EXPLORE THE MATERIAL:
**1.** In the field notes titled "Transients, Pilgrims, Seekers," what name has the writer given to the research area?
**2.** Pick up the field notes titled "Transients, Pilgrims, Seekers" after their final sentence and keep writing them.

TRANSIENTS, PILGRIMS, SEEKERS (13)



Field Notes N13


Even as I try to settle for 13 days in this research area I have christened BSL, I try to relearn things I have forgotten on ethnography.

Or, I try to remember what I have done before. 

Or, better yet, I try to go beyond what this ethnography requires by insisting on another way of doing things.

I think of the many dos and don’ts—or some of the blunders I have done while teaching a methods course at the state university where I spent some years of idealism that peaked in taking part in rallies and demonstrations.

That activism led to taking part, in a small way, in the People Power Revolution 2 itself.

From the Jericho march and from all the marches, this work of being-with-the-people culminated in another popular revolution that in the end would be wasted--and wasted without any remorse at all, by the same oligarchs led by the president who benefitted from the struggles of the many people. 

One of the no-nos of fieldwork is to never take part in the complicated and sometimes ugly life’s drama of the people in the community where you live.

PROVIDED MATERIAL:

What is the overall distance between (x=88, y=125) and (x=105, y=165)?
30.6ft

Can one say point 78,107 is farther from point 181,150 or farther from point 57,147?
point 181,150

ANSWERS:
**1.** BSL

**2.**
In some sort of way, empirical and objective science—whatever this means—is telling you: get your data without involving your heart and soul.

Stay outside.

Do not get in. 

Keep your distance, be objective, stay relaxed, be scientific, and do not get engaged with the mundane.  

I thought that this was cool in the beginning.

Imagine yourself being given the title of 'a social scientist'!

But I was more interested in other things other than the social scientist title. 

I began bringing my students to the field, one in a militarized farming village somewhere in Nasugbu, and another in a resettlement area of the Aeta people somewhere in Palayan City.

In these experiences, I realized a field worker could not stay immune—unaffected—by what is happening in the field.

In that place in Nasugbu, I practically begged for the life of my students who were detained by the paramilitary force of that remote barrio whose claim to peace and calm was the peaceful and calm sea.

The paramilitary people told me that they detained my students because they were going around asking questions, and they had too many questions.  

I had some foreigners in that methods class, and I thought: this is it!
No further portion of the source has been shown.